Saturday, March 12, 2022

Watch some Smart Shoppers try to go "meatless"

For Lent, I thought maybe we could do a bit of a deep dive on the "meatless" dishes in Smart Shopper's Cookbook (Loyta Wooding, 1972). So let's check out what those with serious budgeting concerns would do when the menu wouldn't allow for meat and/or the church dictated meatless Fridays.

Here's one of the first recipes in the meatless chapter:

And it appears that Wooding's definition of "meatless" does not coincide with most people's, as this recipe starts out with bacon (and there was no popping down to the grocery for a vegan bacon substitute back in 1972). Even worse, though, after sautéing the bacon, the cook is instructed to discard the bacon drippings and to cook up the rest of the dish in margarine! If you're going to go to the trouble of cooking bacon for something supposedly meatless and this is supposed to be a budget book anyway, why not use the bacon fat as the cooking oil? It boggles the mind. Why should cooks spend extra money for inferior flavor?

Okay, on to the actually meatless meatless dishes.
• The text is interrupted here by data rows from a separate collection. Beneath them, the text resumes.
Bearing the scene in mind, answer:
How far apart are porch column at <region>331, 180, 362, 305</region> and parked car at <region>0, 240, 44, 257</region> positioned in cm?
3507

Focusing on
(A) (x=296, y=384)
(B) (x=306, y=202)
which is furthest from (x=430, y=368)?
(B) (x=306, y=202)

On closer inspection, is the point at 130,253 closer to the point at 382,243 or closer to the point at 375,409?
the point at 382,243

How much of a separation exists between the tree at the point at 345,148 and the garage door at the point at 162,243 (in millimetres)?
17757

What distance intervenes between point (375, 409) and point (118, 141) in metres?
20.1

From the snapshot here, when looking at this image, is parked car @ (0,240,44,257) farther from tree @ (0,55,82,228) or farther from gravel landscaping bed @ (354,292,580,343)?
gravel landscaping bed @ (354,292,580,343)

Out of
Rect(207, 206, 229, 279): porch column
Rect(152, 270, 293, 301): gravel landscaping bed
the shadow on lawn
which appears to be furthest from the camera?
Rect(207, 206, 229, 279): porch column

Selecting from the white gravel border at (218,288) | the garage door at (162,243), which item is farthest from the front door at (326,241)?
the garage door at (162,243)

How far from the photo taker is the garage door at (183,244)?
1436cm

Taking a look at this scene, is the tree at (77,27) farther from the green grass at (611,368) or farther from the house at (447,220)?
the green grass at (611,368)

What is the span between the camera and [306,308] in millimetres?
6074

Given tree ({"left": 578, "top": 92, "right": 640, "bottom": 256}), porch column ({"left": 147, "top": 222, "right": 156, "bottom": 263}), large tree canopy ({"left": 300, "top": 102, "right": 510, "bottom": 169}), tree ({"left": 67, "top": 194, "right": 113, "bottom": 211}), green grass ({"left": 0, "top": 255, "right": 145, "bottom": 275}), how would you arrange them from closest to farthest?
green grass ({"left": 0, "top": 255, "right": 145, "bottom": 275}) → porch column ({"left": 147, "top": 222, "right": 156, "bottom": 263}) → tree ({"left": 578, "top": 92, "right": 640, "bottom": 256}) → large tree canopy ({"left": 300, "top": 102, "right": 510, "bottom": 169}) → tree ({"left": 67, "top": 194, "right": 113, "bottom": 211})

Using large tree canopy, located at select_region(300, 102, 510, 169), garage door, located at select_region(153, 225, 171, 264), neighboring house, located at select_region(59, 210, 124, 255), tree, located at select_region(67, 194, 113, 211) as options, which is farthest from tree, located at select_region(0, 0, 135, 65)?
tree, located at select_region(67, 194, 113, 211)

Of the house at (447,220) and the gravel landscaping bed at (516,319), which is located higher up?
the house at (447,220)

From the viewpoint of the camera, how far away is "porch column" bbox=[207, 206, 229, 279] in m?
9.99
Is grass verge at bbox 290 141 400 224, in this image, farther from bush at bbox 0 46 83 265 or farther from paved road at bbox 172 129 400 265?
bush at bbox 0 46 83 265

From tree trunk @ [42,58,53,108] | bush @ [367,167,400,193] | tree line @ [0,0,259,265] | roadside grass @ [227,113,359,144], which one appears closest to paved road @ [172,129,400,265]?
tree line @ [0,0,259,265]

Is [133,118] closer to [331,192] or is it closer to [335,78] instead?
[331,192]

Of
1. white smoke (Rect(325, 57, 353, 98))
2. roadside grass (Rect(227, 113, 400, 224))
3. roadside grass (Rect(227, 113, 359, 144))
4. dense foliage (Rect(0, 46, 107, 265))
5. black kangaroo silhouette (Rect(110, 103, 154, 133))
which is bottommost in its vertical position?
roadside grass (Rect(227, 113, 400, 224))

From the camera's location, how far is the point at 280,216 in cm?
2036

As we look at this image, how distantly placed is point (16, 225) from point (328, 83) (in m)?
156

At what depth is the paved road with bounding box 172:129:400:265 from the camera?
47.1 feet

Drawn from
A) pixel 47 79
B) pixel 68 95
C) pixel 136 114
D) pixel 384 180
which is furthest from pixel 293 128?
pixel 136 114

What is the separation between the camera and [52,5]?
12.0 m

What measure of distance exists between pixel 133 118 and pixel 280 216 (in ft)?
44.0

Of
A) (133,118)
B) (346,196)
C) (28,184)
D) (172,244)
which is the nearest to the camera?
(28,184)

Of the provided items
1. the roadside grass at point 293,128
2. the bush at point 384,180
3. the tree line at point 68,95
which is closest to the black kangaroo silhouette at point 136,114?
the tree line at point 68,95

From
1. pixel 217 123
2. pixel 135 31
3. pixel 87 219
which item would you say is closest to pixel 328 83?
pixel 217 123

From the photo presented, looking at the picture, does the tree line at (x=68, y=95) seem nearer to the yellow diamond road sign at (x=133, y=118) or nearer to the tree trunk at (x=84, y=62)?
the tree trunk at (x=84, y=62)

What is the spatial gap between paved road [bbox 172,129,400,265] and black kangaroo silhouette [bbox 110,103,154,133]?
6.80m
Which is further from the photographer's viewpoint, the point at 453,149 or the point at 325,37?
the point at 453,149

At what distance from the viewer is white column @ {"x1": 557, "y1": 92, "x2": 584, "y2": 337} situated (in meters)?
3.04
Of course, there is the standard array of loaves, from the expected combination of various veggies and beans held together with eggs and baked into a brick...

...to the slightly less orthodox combo of peanut butter and lima beans with American cheese and tomato sauce...

...to the not-too-bad sounding spaghetti baked into a macaroni-and-cheese-esque custard.

Or, if you want your macaroni and cheese in bite-sized form, there's Macaroni Patties.

(Use them as a side dish for pot roast if you've forgotten the meatless conceit.)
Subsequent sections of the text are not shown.